Ainda há doentes a morreram em macas à espera de serem atendidos nos hospitais portugueses. Há falta de camas também nos serviços de psiquiatria, onde chegam a ser internados menores ao lado de adultos. E há zonas do país onde não existe sequer qualquer estrutura de saúde para dar resposta a quem ali vive.
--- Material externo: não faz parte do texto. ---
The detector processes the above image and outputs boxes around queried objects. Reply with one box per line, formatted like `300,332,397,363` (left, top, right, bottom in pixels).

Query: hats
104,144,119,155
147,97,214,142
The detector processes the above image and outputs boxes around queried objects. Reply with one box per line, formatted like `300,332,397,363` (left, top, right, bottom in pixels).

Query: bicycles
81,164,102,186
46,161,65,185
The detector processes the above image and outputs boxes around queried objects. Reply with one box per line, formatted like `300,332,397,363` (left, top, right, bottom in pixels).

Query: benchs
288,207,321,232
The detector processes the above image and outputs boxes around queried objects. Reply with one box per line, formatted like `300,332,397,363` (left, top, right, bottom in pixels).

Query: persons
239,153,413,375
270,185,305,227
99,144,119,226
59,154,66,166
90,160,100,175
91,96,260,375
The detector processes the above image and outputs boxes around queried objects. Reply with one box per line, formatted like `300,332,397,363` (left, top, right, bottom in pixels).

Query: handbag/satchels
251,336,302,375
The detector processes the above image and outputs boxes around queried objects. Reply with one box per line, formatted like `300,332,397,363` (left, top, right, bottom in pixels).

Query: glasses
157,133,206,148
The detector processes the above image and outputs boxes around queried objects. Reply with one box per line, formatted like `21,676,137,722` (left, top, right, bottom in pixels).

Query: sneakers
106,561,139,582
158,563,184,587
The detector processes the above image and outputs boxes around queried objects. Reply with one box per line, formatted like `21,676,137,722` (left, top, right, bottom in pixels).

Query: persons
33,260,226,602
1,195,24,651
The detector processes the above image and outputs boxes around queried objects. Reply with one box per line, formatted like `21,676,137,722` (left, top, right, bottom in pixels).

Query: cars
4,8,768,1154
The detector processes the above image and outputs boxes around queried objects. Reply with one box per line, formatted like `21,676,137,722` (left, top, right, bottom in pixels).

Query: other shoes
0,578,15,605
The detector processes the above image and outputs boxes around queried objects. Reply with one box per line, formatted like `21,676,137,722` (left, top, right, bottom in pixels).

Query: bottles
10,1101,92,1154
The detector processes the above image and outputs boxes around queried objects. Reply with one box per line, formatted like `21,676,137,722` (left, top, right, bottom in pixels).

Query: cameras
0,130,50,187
Os relatos são de três médicas que trabalham em sítios diferentes, mas que esta tarde de quinta-feira se juntaram a outros profissionais e representantes de associações do setor da saúde num seminário online, via Zoom, a convite da ministra da Saúde, Marta Temido. “Um SNS mais resiliente e mais próximo” foi um debate inserido numa série de outros seminários coordenados pela ministra do Estado e da Presidência, Mariana Vieira da Silva, e que pretende estimular a discussão pública sobre o Plano de Recuperação e Resiliência — o documento estratégico que plasma as reformas que devem ser feitas para sair da pandemia através de um financiamento europeu de 13,9 mil milhões de euros.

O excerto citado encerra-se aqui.